DATA =
# # # #
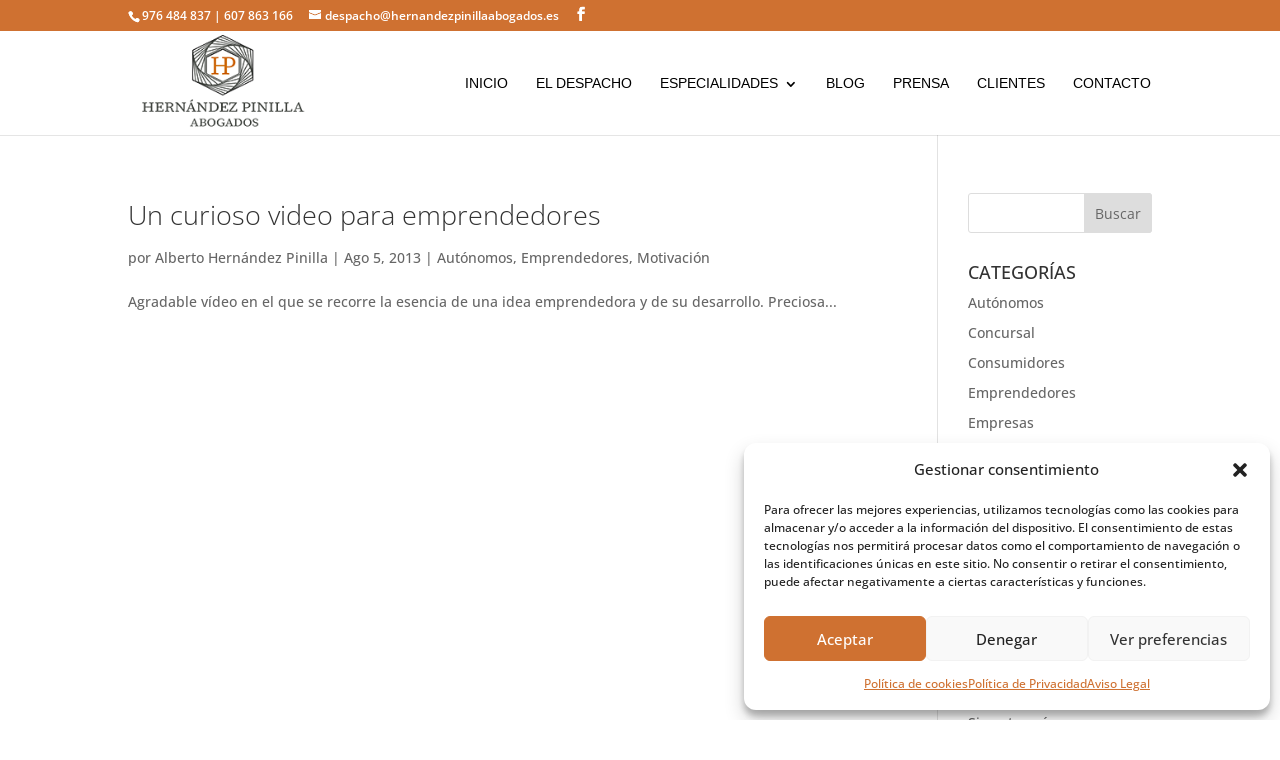

--- FILE ---
content_type: text/css
request_url: https://hernandezpinillaabogados.es/wp-content/themes/Divi-child/style.css?ver=4.27.5
body_size: 1224
content:
/*
Theme Name: Divi Child - Eweb
Theme URI: http://www.elegantthemes.com/gallery/divi/
Template: Divi
Author: Elegant Themes
Author URI: http://www.elegantthemes.com
Description: Smart. Flexible. Beautiful. Divi is the most powerful theme in our collection.
Tags: responsive-layout,one-column,two-columns,three-columns,four-columns,left-sidebar,right-sidebar,custom-background,custom-colors,featured-images,full-width-template,post-formats,rtl-language-support,theme-options,threaded-comments,translation-ready
Version: 3.0.14.1477321393
Updated: 2016-10-24 15:03:13
Modified by Eweb Diseño y Posicionamiento Web para abogados
*/


/*

	COLORES:


	FALTA:
		Inicio ---> diseño, contenido, fotos y banner
		Firma ---> titlebar contenido, fotos y banner
		Especialidad ---> titlebar, contenido, fotos y banner
		Áreas ---> titlebar, contenido, fotos y banner
		A. Jurídica ---> titlebar, contenido, fotos y banner
		A. Procuraduría ---> titlebar, contenido, fotos y banner
		Noticias ---> titlebar, contenido y banner
		Blog ---> titlebar, contenido y banner
		Contacto ---> titlebar, contenido y banner
		Consulta online ---> titlebar, contenido, fotos y banner
		aviso,cookies y politica ---> titlebar, banner
		404, search, single y category ---> titlebar, banner

	Inspiración:


*/


/*
						NAVEGACIÓN
*/

/*****Cambiar el tamaño del submenú*****/
	.nav li ul {
  		font-family: tahoma, Arial, Helvetica, sans-serif !important;
	}

/*****Cambiar el tamaño del ítem del submenú*****/
	#top-menu li li a, #menu-principal li li a{
  		/*width:250px !important;*/
  		box-sizing: border-box; margin: 0px; padding: 0px; border: 1px solid transparent; font-style: normal; font-variant-ligatures: normal; font-variant-caps: normal; font-variant-numeric: inherit; font-variant-east-asian: inherit; font-weight: normal; font-stretch: inherit; font-size: 12px; line-height: 2; font-family: tahoma, Arial, Helvetica, sans-serif; vertical-align: middle; color: #000000; text-decoration: none; outline: 0px; display: table-cell; cursor: pointer; border-radius: 4px; text-transform: uppercase; letter-spacing: normal; orphans: 2; text-align: left; text-indent: 0px; white-space: normal; widows: 2; word-spacing: 0px; -webkit-text-stroke-width: 0px; background-color: #ffffff;
	}
.et_header_style_left #et-top-navigation nav>ul>li>a{box-sizing: border-box; margin: 0px; padding: 0px; border: 1px solid transparent; font-style: normal; font-variant-ligatures: normal; font-variant-caps: normal; font-variant-numeric: inherit; font-variant-east-asian: inherit; font-weight: normal; font-stretch: inherit; font-size: 14px; line-height: 1; font-family: tahoma, Arial, Helvetica, sans-serif; vertical-align: middle; color: #000000; text-decoration: none; outline: 0px; display: table-cell; cursor: pointer; border-radius: 4px; text-transform: uppercase; letter-spacing: normal; orphans: 2; text-align: left; text-indent: 0px; white-space: normal; widows: 2; word-spacing: 0px; -webkit-text-stroke-width: 0px; background-color: #ffffff;}

/*
                        CUERPO
*/

/*****Alineación horizontal de los elementos en una fila*****/
	.horizontal-align {
    	display: flex;
    	flex-direction: column;
    	justify-content: center;
	}
/*****Eliminar el fallo que se produce en el botón de envÃ­o del formulario*****/
	.wpcf7-submit:hover {
		padding: 0.3em 1em !important;
	}


/*
						PIE DE PÁGINA
*/

/*****Resaltar enlaces interéss*****/
	.et_pb_widget a:hover {
		/*color: #ffb356 !important;*/
	}

/*****Resaltar enlaces footer*****/
	#footer-info a:hover {
  		color: #fff!important;
	}

	.et-social-google-plus a:hover {
		color: #d51f1e !important;
	}

	.et-social-facebook a:hover {
		color: #3b5998 !important;
	}

	.et-social-twitter a:hover {
		color: #1da1f2 !important;
	}

	blockquote {
    margin: 0 0 20px 0 !important;
    padding: 10px 25px !important;
    border-left: 2px solid !important;
    border-color: #ff961e !important;
}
# # # #
PROBLEM DESCRIPTION =
Restate all of the material word for word, leaving every picture out.

OUTPUT FOR THIS EXERCISE =
--- FILE ---
content_type: text/css
request_url: https://hernandezpinillaabogados.es/wp-content/themes/Divi-child/style.css?ver=4.27.5
body_size: 1224
content:
/*
Theme Name: Divi Child - Eweb
Theme URI: http://www.elegantthemes.com/gallery/divi/
Template: Divi
Author: Elegant Themes
Author URI: http://www.elegantthemes.com
Description: Smart. Flexible. Beautiful. Divi is the most powerful theme in our collection.
Tags: responsive-layout,one-column,two-columns,three-columns,four-columns,left-sidebar,right-sidebar,custom-background,custom-colors,featured-images,full-width-template,post-formats,rtl-language-support,theme-options,threaded-comments,translation-ready
Version: 3.0.14.1477321393
Updated: 2016-10-24 15:03:13
Modified by Eweb Diseño y Posicionamiento Web para abogados
*/


/*

	COLORES:


	FALTA:
		Inicio ---> diseño, contenido, fotos y banner
		Firma ---> titlebar contenido, fotos y banner
		Especialidad ---> titlebar, contenido, fotos y banner
		Áreas ---> titlebar, contenido, fotos y banner
		A. Jurídica ---> titlebar, contenido, fotos y banner
		A. Procuraduría ---> titlebar, contenido, fotos y banner
		Noticias ---> titlebar, contenido y banner
		Blog ---> titlebar, contenido y banner
		Contacto ---> titlebar, contenido y banner
		Consulta online ---> titlebar, contenido, fotos y banner
		aviso,cookies y politica ---> titlebar, banner
		404, search, single y category ---> titlebar, banner

	Inspiración:


*/


/*
						NAVEGACIÓN
*/

/*****Cambiar el tamaño del submenú*****/
	.nav li ul {
  		font-family: tahoma, Arial, Helvetica, sans-serif !important;
	}

/*****Cambiar el tamaño del ítem del submenú*****/
	#top-menu li li a, #menu-principal li li a{
  		/*width:250px !important;*/
  		box-sizing: border-box; margin: 0px; padding: 0px; border: 1px solid transparent; font-style: normal; font-variant-ligatures: normal; font-variant-caps: normal; font-variant-numeric: inherit; font-variant-east-asian: inherit; font-weight: normal; font-stretch: inherit; font-size: 12px; line-height: 2; font-family: tahoma, Arial, Helvetica, sans-serif; vertical-align: middle; color: #000000; text-decoration: none; outline: 0px; display: table-cell; cursor: pointer; border-radius: 4px; text-transform: uppercase; letter-spacing: normal; orphans: 2; text-align: left; text-indent: 0px; white-space: normal; widows: 2; word-spacing: 0px; -webkit-text-stroke-width: 0px; background-color: #ffffff;
	}
.et_header_style_left #et-top-navigation nav>ul>li>a{box-sizing: border-box; margin: 0px; padding: 0px; border: 1px solid transparent; font-style: normal; font-variant-ligatures: normal; font-variant-caps: normal; font-variant-numeric: inherit; font-variant-east-asian: inherit; font-weight: normal; font-stretch: inherit; font-size: 14px; line-height: 1; font-family: tahoma, Arial, Helvetica, sans-serif; vertical-align: middle; color: #000000; text-decoration: none; outline: 0px; display: table-cell; cursor: pointer; border-radius: 4px; text-transform: uppercase; letter-spacing: normal; orphans: 2; text-align: left; text-indent: 0px; white-space: normal; widows: 2; word-spacing: 0px; -webkit-text-stroke-width: 0px; background-color: #ffffff;}

/*
                        CUERPO
*/

/*****Alineación horizontal de los elementos en una fila*****/
	.horizontal-align {
    	display: flex;
    	flex-direction: column;
    	justify-content: center;
	}
/*****Eliminar el fallo que se produce en el botón de envÃ­o del formulario*****/
	.wpcf7-submit:hover {
		padding: 0.3em 1em !important;
	}


/*
						PIE DE PÁGINA
*/

/*****Resaltar enlaces interéss*****/
	.et_pb_widget a:hover {
		/*color: #ffb356 !important;*/
	}

/*****Resaltar enlaces footer*****/
	#footer-info a:hover {
  		color: #fff!important;
	}

	.et-social-google-plus a:hover {
		color: #d51f1e !important;
	}

	.et-social-facebook a:hover {
		color: #3b5998 !important;
	}

	.et-social-twitter a:hover {
		color: #1da1f2 !important;
	}

	blockquote {
    margin: 0 0 20px 0 !important;
    padding: 10px 25px !important;
    border-left: 2px solid !important;
    border-color: #ff961e !important;
}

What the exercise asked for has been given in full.